10th Speaker of the Washington House of Representatives
- In office January 14, 1907 – January 11, 1909
- Preceded by: Joseph George Megler
- Succeeded by: Leo O. Meigs

Member of the Washington Senate from the 38th district
- In office January 11, 1909 – January 13, 1913
- Preceded by: T. B. Sumner
- Succeeded by: John E. Campbell

Member of the Washington House of Representatives from the 48th district
- In office January 9, 1905 – January 11, 1909
- Preceded by: Herchmer Johnston
- Succeeded by: John E. Campbell

5th Mayor of Everett, Washington
- In office January 1, 1897 – January 1, 1899
- Preceded by: William C. Cox
- Succeeded by: James O. Whitmarsh

Personal details
- Born: Jacob Alexander Falconer January 26, 1869 Ontario, Canada
- Died: July 1, 1928 (aged 59) Wingdale, New York
- Resting place: Saugatuck Cemetery, Saugatuck, Michigan.
- Party: Progressive
- Spouse(s): Mabel (Thomson) Falconer (1869–1957)
- Children: Harold Falconer (1897–1980) Robert Falconer (1903–93) Marjorie Falconer (1907–09)
- Alma mater: Beloit (WI) Academy, 1890 Beloit College (attended)
- Profession: Lumber, Construction, Oil

= Jacob Falconer =

5th Mayor of Everett

Jacob Alexander Falconer (January 26, 1869 – July 1, 1928) was a one-term congressman from the state of Washington, elected at-large in 1912.

==Early years==
Born in Ontario, Canada, Falconer moved with his parents to Saugatuck, Michigan, in 1873.
He attended the public schools, and moved to Washburn, Wisconsin Falconer graduated from Beloit (Wisconsin) Academy in 1890 and later took college work at Beloit College.

==Political career==
He moved west in 1894 to Everett, Washington, and was in the lumber business and served as mayor of Everett in 1897 and 1898. Falconer was member of the state legislature (1904–1908), and was speaker of the house during the 1907 session. He served as member of the state senate from 1909 to 1912.

Falconer ran for Congress in one of two new at-large seats Progressive in 1912, as Washington's congressional apportionment grew from three to five seats following the 1910 census.

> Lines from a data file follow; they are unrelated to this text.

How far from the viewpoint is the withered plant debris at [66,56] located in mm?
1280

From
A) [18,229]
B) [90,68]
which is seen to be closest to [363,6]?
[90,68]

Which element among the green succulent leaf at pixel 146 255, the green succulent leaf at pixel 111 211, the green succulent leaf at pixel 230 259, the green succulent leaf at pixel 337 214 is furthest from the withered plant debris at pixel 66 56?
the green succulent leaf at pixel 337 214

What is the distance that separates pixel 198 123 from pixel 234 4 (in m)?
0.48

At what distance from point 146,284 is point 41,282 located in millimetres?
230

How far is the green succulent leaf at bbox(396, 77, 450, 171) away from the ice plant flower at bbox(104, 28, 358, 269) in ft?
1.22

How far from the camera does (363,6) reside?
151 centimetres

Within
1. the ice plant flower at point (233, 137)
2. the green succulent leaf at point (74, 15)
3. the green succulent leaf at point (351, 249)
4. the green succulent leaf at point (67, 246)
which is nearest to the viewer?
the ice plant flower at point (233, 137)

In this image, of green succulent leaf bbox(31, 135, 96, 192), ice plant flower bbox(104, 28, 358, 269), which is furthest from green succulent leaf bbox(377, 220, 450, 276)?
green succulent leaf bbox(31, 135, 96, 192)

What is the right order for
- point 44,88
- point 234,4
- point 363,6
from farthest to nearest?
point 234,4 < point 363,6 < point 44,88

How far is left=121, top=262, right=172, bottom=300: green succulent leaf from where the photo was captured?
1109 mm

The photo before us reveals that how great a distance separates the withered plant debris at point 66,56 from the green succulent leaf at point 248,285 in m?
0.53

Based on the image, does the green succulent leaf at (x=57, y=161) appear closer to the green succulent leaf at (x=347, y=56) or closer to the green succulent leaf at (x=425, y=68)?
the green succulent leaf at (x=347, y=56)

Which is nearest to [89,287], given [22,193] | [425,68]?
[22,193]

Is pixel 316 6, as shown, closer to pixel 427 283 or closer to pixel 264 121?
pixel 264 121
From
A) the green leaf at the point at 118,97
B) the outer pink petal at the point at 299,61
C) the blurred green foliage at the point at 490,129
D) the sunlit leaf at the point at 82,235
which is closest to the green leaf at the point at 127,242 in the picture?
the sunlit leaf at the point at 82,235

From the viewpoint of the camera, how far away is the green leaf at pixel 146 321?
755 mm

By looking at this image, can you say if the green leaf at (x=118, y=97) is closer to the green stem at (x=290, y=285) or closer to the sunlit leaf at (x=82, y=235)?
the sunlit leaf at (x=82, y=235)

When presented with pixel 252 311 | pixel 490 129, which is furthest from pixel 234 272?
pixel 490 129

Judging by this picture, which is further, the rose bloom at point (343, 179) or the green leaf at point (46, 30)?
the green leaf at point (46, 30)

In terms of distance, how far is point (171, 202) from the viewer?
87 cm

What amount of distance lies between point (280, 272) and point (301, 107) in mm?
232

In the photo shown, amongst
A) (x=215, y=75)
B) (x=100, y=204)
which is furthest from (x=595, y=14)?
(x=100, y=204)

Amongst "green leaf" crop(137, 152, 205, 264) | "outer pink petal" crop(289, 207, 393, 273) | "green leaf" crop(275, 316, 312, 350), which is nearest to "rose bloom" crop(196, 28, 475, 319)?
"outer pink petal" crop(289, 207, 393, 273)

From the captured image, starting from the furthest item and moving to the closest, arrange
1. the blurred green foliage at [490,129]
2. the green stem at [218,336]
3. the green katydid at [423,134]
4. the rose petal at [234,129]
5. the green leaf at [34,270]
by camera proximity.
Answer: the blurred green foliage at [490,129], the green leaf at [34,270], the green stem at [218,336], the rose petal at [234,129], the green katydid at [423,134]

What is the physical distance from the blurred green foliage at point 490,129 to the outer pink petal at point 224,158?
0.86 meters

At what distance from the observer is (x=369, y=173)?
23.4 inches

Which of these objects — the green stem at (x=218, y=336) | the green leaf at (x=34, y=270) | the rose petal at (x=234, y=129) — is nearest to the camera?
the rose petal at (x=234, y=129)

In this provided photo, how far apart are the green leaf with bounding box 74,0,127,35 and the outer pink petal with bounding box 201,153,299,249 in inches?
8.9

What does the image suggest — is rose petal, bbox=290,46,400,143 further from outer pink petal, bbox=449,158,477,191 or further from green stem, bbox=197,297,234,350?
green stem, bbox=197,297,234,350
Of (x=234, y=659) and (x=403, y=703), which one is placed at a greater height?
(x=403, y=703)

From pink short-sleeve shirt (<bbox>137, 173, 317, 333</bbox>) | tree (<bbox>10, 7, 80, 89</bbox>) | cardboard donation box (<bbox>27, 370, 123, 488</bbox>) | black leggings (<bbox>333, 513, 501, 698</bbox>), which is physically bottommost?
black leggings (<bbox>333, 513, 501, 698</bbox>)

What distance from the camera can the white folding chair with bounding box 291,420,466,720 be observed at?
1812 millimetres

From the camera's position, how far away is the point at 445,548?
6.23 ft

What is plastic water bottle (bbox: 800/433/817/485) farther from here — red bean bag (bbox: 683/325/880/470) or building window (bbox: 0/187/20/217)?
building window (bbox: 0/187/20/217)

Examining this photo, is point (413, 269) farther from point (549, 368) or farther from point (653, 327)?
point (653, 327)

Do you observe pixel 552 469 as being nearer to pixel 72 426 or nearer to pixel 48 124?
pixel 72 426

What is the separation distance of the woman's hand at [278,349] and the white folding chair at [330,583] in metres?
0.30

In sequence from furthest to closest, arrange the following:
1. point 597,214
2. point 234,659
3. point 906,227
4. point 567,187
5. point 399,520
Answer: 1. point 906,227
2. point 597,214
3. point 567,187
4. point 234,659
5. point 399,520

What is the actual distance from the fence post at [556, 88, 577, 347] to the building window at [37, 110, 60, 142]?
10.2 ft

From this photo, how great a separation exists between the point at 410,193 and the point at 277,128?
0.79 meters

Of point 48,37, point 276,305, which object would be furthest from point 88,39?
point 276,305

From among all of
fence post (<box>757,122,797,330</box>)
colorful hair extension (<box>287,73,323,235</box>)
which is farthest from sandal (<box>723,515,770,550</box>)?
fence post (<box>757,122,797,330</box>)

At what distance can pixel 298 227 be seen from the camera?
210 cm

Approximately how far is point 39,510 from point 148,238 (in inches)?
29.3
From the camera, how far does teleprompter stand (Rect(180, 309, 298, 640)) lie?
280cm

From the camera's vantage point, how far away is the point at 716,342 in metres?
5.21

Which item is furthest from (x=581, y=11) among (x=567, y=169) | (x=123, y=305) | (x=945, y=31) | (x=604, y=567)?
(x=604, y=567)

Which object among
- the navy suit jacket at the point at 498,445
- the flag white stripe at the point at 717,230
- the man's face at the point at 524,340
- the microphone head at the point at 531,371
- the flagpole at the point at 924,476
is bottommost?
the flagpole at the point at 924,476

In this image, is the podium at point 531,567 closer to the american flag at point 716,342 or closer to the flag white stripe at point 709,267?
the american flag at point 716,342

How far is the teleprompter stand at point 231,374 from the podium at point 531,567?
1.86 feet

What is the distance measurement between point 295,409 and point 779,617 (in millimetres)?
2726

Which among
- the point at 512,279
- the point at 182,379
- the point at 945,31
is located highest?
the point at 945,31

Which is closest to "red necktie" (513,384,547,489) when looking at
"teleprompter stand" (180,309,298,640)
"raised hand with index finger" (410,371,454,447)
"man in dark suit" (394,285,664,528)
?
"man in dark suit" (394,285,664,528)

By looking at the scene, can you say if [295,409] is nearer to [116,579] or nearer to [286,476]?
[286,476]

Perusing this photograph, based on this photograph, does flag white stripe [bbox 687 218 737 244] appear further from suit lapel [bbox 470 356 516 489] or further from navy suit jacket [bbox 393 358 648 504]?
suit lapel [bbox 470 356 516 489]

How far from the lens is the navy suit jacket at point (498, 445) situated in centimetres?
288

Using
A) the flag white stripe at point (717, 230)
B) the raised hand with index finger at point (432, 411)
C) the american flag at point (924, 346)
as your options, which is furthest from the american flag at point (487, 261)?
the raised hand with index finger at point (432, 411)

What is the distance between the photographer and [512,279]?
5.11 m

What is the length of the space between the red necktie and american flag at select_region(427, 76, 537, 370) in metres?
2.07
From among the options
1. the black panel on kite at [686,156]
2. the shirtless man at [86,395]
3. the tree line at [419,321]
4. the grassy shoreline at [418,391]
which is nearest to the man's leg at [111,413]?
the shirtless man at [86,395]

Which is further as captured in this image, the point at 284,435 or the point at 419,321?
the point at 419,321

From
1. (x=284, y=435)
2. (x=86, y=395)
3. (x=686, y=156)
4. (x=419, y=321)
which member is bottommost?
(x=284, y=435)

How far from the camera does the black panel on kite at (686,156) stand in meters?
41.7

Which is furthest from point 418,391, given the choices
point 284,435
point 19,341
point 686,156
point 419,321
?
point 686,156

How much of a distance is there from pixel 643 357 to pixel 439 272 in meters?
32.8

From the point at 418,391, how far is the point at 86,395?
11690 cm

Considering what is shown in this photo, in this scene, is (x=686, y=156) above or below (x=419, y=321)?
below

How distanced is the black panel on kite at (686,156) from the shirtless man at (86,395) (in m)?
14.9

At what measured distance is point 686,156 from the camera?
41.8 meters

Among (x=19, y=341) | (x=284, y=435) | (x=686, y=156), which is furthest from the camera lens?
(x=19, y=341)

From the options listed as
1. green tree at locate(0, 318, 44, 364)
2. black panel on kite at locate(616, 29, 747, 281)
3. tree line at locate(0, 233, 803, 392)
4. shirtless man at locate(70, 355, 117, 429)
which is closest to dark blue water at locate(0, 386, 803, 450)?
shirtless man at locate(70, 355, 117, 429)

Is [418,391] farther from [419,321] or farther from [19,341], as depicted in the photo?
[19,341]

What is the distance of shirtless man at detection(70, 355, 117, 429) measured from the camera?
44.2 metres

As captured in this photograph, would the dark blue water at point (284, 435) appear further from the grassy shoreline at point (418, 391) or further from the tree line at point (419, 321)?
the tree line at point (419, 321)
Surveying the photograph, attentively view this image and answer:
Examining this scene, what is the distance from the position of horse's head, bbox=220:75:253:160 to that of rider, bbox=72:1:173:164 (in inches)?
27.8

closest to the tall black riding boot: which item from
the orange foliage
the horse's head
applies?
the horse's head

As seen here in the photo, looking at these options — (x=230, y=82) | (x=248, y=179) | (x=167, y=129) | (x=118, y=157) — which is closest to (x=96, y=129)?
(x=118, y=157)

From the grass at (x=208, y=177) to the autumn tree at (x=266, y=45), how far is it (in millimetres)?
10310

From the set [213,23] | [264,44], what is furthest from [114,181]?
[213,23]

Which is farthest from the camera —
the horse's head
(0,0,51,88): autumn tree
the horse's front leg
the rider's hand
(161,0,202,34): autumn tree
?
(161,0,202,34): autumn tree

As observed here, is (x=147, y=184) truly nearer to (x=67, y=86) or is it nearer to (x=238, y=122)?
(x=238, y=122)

He was elected to the Sixty-third Congress and served for one term (March 4, 1913 – March 3, 1915), and was an unsuccessful candidate for the nomination for U.S. Senator on the Progressive ticket in 1914. The nomination went to Ole Hanson, who finished third in a five-man general election and was elected mayor of Seattle in 1918.

==After politics==
After leaving Washington, D.C., Falconer remained on the East Coast and worked in the ship-brokerage business in New York City from 1915 to 1919. He then moved to Fort Worth, Texas, in 1919 and engaged in road-construction contracting, then to Farmington, New Mexico, in 1925 and was in the oil and gas industry. Falconer died in Wingdale, New York, on July 1, 1928, and
was interred in Saugatuck Cemetery in Saugatuck, Michigan.